**CHALLENGE:** Exactly reproduce the lines beginning with the line that includes "Is the straw" and ending with the last line of the data.

## START DATA ENTRIES

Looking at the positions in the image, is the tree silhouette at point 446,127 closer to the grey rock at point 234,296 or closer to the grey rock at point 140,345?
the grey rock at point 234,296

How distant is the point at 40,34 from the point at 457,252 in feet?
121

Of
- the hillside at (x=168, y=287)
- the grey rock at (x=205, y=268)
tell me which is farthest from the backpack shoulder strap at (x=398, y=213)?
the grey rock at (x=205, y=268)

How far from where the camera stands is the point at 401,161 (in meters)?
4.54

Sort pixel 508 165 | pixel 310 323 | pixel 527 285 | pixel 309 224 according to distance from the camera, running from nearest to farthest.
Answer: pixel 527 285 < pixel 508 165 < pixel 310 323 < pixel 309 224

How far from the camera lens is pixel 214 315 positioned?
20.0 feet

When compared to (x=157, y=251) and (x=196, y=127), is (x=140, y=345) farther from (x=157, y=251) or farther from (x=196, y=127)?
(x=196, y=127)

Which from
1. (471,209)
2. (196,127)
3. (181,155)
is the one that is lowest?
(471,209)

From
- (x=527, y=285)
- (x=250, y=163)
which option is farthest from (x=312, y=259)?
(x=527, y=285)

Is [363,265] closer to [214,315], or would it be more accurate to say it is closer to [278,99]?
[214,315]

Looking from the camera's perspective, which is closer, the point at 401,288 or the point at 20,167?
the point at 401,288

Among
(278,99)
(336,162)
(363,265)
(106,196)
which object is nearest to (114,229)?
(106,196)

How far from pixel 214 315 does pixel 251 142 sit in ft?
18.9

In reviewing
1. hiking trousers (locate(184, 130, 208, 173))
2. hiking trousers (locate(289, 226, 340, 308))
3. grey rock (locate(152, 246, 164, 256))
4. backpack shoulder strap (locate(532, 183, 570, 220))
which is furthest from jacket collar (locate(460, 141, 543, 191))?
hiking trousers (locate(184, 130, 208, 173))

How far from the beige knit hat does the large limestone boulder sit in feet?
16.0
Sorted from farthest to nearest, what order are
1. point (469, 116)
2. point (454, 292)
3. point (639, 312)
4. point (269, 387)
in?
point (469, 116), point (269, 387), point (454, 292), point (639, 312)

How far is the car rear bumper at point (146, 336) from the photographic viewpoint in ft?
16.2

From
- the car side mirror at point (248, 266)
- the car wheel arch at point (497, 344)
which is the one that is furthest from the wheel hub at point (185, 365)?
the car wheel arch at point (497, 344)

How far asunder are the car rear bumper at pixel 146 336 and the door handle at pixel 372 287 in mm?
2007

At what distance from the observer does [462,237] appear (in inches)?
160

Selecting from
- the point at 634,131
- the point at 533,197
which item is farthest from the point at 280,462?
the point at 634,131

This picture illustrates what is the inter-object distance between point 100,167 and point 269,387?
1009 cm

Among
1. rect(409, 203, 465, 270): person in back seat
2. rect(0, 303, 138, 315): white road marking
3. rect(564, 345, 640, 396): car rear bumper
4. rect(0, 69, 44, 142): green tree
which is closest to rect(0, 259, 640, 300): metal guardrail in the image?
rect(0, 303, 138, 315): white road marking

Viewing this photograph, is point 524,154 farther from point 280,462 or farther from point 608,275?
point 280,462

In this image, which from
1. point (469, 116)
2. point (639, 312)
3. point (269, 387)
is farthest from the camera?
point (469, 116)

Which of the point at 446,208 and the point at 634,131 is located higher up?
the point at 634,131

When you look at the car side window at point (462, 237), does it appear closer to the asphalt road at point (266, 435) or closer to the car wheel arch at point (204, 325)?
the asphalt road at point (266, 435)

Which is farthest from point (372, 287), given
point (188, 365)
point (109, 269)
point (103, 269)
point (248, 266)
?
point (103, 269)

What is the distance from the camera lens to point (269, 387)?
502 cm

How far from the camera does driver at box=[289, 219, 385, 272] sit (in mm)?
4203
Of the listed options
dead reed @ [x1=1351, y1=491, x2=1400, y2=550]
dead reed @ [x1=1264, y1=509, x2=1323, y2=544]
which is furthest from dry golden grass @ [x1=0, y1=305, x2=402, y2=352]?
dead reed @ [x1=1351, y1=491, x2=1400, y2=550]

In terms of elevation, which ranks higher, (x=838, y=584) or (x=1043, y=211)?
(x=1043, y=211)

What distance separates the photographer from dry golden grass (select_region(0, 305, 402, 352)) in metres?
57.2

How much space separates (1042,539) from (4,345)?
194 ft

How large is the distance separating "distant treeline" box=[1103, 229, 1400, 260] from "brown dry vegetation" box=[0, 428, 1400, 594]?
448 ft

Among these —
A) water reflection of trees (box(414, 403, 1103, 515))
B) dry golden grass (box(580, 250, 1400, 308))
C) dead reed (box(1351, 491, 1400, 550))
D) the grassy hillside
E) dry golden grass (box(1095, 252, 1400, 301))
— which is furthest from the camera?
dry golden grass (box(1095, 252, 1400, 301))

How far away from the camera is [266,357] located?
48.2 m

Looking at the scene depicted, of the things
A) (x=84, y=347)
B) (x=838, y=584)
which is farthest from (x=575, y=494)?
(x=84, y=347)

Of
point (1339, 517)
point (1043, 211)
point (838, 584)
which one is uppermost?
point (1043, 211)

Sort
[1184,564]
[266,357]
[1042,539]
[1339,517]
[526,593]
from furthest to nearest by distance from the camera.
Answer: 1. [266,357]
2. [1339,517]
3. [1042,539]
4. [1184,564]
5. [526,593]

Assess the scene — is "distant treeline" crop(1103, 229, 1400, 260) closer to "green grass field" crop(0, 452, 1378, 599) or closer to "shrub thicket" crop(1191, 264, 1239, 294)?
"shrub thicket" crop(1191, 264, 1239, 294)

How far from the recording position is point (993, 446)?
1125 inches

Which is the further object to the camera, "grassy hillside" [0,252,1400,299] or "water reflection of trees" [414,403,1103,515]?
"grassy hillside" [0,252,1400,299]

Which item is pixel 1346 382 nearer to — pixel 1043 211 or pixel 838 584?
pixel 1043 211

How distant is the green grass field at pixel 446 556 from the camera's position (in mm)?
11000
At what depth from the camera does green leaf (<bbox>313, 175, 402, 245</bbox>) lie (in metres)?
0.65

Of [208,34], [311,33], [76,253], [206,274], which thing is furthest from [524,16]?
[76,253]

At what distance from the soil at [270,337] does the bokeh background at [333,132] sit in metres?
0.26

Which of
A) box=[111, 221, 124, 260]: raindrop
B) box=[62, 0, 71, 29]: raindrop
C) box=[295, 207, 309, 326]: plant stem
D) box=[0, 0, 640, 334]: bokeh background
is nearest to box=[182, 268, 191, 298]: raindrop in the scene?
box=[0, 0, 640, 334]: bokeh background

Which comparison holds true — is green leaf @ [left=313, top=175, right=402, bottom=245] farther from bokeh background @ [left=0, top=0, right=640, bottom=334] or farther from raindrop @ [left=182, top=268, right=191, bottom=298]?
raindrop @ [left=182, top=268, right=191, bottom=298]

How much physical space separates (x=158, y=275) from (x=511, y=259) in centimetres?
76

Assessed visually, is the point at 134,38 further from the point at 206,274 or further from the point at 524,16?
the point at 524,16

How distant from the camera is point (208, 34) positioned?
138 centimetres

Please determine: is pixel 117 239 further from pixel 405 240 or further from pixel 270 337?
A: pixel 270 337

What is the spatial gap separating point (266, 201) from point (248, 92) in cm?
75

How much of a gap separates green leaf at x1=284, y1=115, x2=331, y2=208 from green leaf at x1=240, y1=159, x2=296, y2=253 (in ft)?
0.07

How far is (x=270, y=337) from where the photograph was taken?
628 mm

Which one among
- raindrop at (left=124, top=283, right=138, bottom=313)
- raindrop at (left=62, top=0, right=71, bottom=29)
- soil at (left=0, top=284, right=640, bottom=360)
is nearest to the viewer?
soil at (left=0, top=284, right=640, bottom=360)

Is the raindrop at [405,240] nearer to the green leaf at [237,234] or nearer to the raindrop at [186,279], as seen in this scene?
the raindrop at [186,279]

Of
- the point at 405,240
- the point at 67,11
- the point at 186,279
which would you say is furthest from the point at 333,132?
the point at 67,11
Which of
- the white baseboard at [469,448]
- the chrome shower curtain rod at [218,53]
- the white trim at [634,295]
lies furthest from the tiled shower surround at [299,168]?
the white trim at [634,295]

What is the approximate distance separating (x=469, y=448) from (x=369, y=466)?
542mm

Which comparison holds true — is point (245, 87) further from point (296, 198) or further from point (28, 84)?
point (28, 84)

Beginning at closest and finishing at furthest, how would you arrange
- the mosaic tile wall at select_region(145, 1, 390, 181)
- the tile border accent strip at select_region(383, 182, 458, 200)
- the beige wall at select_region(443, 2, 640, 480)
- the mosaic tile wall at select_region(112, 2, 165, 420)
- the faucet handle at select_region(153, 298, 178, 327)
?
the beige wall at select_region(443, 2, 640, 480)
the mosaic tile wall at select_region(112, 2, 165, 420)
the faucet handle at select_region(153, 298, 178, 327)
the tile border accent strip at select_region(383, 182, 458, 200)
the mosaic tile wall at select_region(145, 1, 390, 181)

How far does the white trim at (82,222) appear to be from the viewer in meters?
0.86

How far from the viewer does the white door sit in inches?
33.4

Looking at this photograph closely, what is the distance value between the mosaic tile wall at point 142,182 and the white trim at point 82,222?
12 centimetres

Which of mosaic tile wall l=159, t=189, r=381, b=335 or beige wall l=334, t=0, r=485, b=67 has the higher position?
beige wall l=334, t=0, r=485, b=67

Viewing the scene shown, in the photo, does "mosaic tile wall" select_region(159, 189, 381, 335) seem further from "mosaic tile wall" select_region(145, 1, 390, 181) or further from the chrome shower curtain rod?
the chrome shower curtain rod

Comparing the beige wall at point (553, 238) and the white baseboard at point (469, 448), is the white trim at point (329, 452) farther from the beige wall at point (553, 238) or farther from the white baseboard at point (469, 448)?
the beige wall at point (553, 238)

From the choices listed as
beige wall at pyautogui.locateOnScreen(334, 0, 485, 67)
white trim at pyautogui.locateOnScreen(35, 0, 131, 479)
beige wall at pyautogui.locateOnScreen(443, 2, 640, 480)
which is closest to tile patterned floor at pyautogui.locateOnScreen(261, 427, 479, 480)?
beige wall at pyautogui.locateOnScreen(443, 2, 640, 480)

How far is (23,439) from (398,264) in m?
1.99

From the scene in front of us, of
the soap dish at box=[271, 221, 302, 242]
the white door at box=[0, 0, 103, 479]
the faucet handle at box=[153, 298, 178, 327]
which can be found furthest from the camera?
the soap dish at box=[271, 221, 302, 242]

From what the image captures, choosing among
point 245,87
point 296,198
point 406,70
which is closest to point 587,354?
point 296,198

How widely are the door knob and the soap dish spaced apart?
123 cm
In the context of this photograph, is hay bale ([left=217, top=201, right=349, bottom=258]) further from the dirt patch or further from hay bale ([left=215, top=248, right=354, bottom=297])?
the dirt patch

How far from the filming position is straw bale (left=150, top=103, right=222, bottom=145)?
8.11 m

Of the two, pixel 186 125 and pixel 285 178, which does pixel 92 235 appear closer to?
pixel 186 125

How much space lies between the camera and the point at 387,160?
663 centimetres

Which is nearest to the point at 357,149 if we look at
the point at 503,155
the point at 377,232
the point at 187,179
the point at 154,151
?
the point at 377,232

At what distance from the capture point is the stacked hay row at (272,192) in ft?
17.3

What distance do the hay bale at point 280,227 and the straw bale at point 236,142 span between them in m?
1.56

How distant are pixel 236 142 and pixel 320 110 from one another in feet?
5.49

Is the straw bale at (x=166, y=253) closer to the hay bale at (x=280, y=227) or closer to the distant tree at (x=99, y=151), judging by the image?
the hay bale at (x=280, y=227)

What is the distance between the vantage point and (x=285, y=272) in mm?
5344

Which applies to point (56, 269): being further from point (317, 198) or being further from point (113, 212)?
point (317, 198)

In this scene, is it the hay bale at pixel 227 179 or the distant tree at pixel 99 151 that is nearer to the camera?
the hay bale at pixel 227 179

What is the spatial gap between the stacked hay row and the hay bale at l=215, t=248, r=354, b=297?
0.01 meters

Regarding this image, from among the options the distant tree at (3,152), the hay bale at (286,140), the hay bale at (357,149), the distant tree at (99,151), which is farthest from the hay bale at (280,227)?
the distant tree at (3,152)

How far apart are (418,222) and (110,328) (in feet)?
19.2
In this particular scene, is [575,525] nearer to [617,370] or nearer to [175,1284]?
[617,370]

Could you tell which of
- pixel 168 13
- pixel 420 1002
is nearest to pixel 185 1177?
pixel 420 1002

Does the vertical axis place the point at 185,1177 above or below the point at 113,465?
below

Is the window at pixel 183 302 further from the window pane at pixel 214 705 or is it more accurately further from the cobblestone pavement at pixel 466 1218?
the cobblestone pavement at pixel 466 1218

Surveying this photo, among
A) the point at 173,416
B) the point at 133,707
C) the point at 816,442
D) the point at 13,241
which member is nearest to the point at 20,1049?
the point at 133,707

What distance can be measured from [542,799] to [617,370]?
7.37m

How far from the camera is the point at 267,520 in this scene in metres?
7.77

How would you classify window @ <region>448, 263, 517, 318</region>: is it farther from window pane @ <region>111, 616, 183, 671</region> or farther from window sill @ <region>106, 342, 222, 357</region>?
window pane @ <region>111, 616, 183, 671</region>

## END DATA ENTRIES

**RESULT OF THE EXERCISE:**
Is the straw bale at (x=166, y=253) closer to the hay bale at (x=280, y=227) or closer to the distant tree at (x=99, y=151), judging by the image?
the hay bale at (x=280, y=227)

What is the distance between the vantage point and (x=285, y=272) in mm?
5344

Which applies to point (56, 269): being further from point (317, 198) or being further from point (113, 212)?
point (317, 198)

In this scene, is it the hay bale at pixel 227 179 or the distant tree at pixel 99 151 that is nearer to the camera?
the hay bale at pixel 227 179

What is the spatial gap between the stacked hay row and the hay bale at l=215, t=248, r=354, b=297?
0.01 meters

Regarding this image, from among the options the distant tree at (3,152), the hay bale at (286,140), the hay bale at (357,149), the distant tree at (99,151), which is farthest from the hay bale at (280,227)?
the distant tree at (3,152)

How far apart are (418,222) and (110,328) (in feet)?
19.2
In this particular scene, is [575,525] nearer to [617,370] or nearer to [175,1284]?
[617,370]

Could you tell which of
- pixel 168 13
- pixel 420 1002
is nearest to pixel 185 1177?
pixel 420 1002

Does the vertical axis place the point at 185,1177 above or below the point at 113,465?
below

Is the window at pixel 183 302 further from the window pane at pixel 214 705 or is it more accurately further from the cobblestone pavement at pixel 466 1218?
the cobblestone pavement at pixel 466 1218

Surveying this photo, among
A) the point at 173,416
B) the point at 133,707
C) the point at 816,442
D) the point at 13,241
which member is nearest to the point at 20,1049?
the point at 133,707

What distance can be measured from [542,799] to [617,370]?
7.37m

How far from the camera is the point at 267,520 in this scene in metres?
7.77

How would you classify window @ <region>448, 263, 517, 318</region>: is it farther from window pane @ <region>111, 616, 183, 671</region> or farther from window sill @ <region>106, 342, 222, 357</region>?
window pane @ <region>111, 616, 183, 671</region>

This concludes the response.